Text passage:
# March fishing SI



## VICIII (Apr 8, 2005)

march 10th weekend is closed for me for SI..
You guys know when your coming down?


----------



## barty b (Dec 31, 2004)

Not sure yet, I need to know when would be good fishing that time of year,I am open to whenever,I just wanna be there when something is going on. let me know.


----------



## VICIII (Apr 8, 2005)

*spring run*

when is the spring run.. 
I have not targeted the spring run of mullet. What month is that. I know it is not a great as the fall but what month is the spring run?


----------



## KodiakZach (Mar 16, 2005)

If all goes as planned I will be down the evening of Feb. 16th. Care to join?


----------



## tnturtle (Jan 10, 2007)

Sam and I will be there the 24th through the 30th. Last year at about that time there was
lots of sheepshead around and schools of big
jacks.


----------



## VICIII (Apr 8, 2005)

KodiakZach said:


> If all goes as planned I will be down the evening of Feb. 16th. Care to join?


I think I can as long as no new appointments...
out going tide...morning- 9:15 amto 3:15 pm and night- 9:30pm to 3:30 am... I could make the night time one ..


----------



## jettypark28 (Jun 23, 2006)

*Oh no*

I will also try to make it, but if i go it will have to be later in the day. And fish the whole nite, but i am not committing yet. Cause i don't know where i will be, last week i was down at West palm (Thru,Fri) but couldnt fish it was for work. And since i was running the crew, i needed to be on the Jobsite early that morning..(Work sucks) And the main reason i won't commit cause if i say yes, and can't go. 
"Zach" will ride me like a cheap whore from now on...   And don't even say you won't "Zach" heh heh....I have a couple of friends that been dying to go down there. And it will be funny, cause one is a (good old boy) Born and raised in Fla you don't see too many of those people and the other one is a Banker....(and they are both new to saltwater)At least if we don't catch anything, we will have fun...okay now let see if i pull it off...:fishing: (stupid work) Oh "Emanuel" you will have to go also!!!


----------



## barty b (Dec 31, 2004)

*dates??*

Are you guys talking the end of Feb? I could do an overnite-sleep in the truck in the jetty parking lot thing


----------



## VICIII (Apr 8, 2005)

Data block:

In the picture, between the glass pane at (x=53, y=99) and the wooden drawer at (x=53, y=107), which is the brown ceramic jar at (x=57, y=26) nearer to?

To-do list:
- A) In the fishing thread, swap "mullet" for "shrimp" and write the passage out again, starting at "Not sure yet, I" and ending at "the spring run?".
- B) According to the fishing thread, where does barty b offer to sleep for an overnight trip?

Results for each task:
- A)
Not sure yet, I need to know when would be good fishing that time of year,I am open to whenever,I just wanna be there when something is going on. let me know.


----------



## VICIII (Apr 8, 2005)

*spring run*

when is the spring run.. 
I have not targeted the spring run of shrimp. What month is that. I know it is not a great as the fall but what month is the spring run?

- B) In the truck in the jetty parking lot.